With that peace comes an awareness that underlying all the separations that we perceive when we see only through the lens of conventional reality, there is a shadow of alienation, hostility. Not surprisingly: separation states, No, you can’t come in. Until separation dropped away, I was completely unaware that there was that trace of hostility in my relationship to the rug, the stir-fry pan, the purple scarf. A great tenderness has ensued.

Even if this is only a ‘stage’, it is entirely clear that this is the state I belong in.

Of course I’ve been invited again and again through my lifetime to relax into this belonging, this reality. I’ve valued Buber for half a century, and when someone asked him if one could experience “I-Thou” with a tree, he answered yes.
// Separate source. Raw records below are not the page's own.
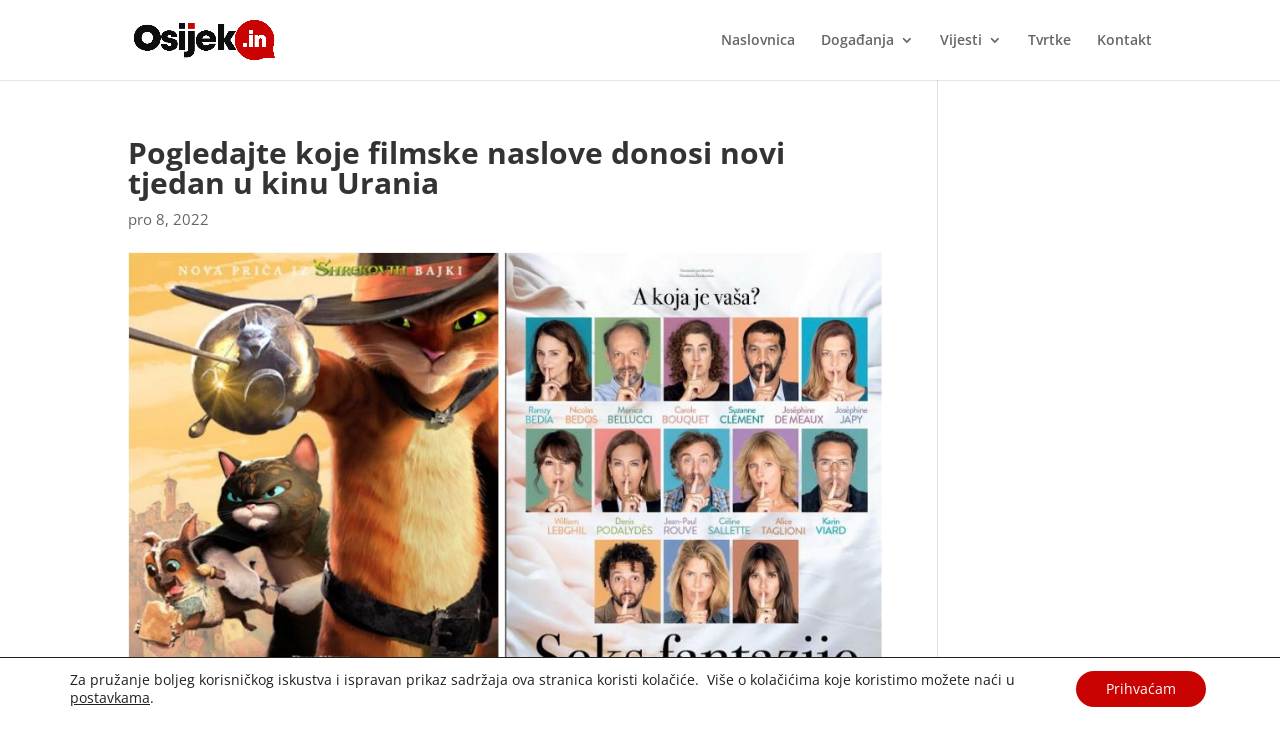

--- FILE ---
content_type: text/html; charset=utf-8
request_url: https://www.google.com/recaptcha/api2/aframe
body_size: 265
content:
<!DOCTYPE HTML><html><head><meta http-equiv="content-type" content="text/html; charset=UTF-8"></head><body><script nonce="fFD1gpiJd2-CU5C2gCjs-g">/** Anti-fraud and anti-abuse applications only. See google.com/recaptcha */ try{var clients={'sodar':'https://pagead2.googlesyndication.com/pagead/sodar?'};window.addEventListener("message",function(a){try{if(a.source===window.parent){var b=JSON.parse(a.data);var c=clients[b['id']];if(c){var d=document.createElement('img');d.src=c+b['params']+'&rc='+(localStorage.getItem("rc::a")?sessionStorage.getItem("rc::b"):"");window.document.body.appendChild(d);sessionStorage.setItem("rc::e",parseInt(sessionStorage.getItem("rc::e")||0)+1);localStorage.setItem("rc::h",'1769175679140');}}}catch(b){}});window.parent.postMessage("_grecaptcha_ready", "*");}catch(b){}</script></body></html>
I’ve read about the Japanese artist who taught his students that if you wish to paint a tree, you should sit and look at it without picking up your brush until you “become” the tree. I’ve had a sense that this was possible. With or without LSD and whether we identified them or not, we have all had these experiences of interbeing with the non-human world, and I have as well, probably more often than even I was aware. Still, it’s clear to me now: “Interbeing”—Thich Nhat Hanh’s skillful choice of a word for that undifferentiated mingling, rather than “interconnection” (the joining of two separate entities)—has been for me a question of discrete events rather than a relaxed and unremarkable confidence that this is my relationship to everything that is.

This shift of perception has awakened me to an even deeper appreciation of the yoga I practice almost daily, as I take in an aspect of that practice which I never fully realized and now has a profound and joyful meaning for me. Yoga which means “union” is often presented as the union of mind and body. I see now that the entire world of the asanas invites us to experience union not only as the union of our individual minds and bodies, but as our union with the entire animate and inanimate world—and it even asks us to dispense with those common distinctions. In a setting that is already powerfully conducive to experiences of non-self, we are invited to flow seamlessly and without differentiation into and through a dog, a lotus, a crow, a tree, a scorpion, a cobra, a warrior, a bridge, even a mountain.

Yoga intends us to know that in life as well as in the asanas, we participate boundlessly in the non-sentient as well as the sentient world.

Before we left the desert three years ago, during our last Chi Gong practice outside while the sun was brushing the mountains with her first light and lighting the ocotillos and the doves who were resting on the branches, Bettina chanted softly from some deep quiet place she often visits, “You are the desert. The desert is you.”

We are the desert with all of its inhabitants. We are the ocean. We are the noisy city. The desert, the ocean, the noisy city are us.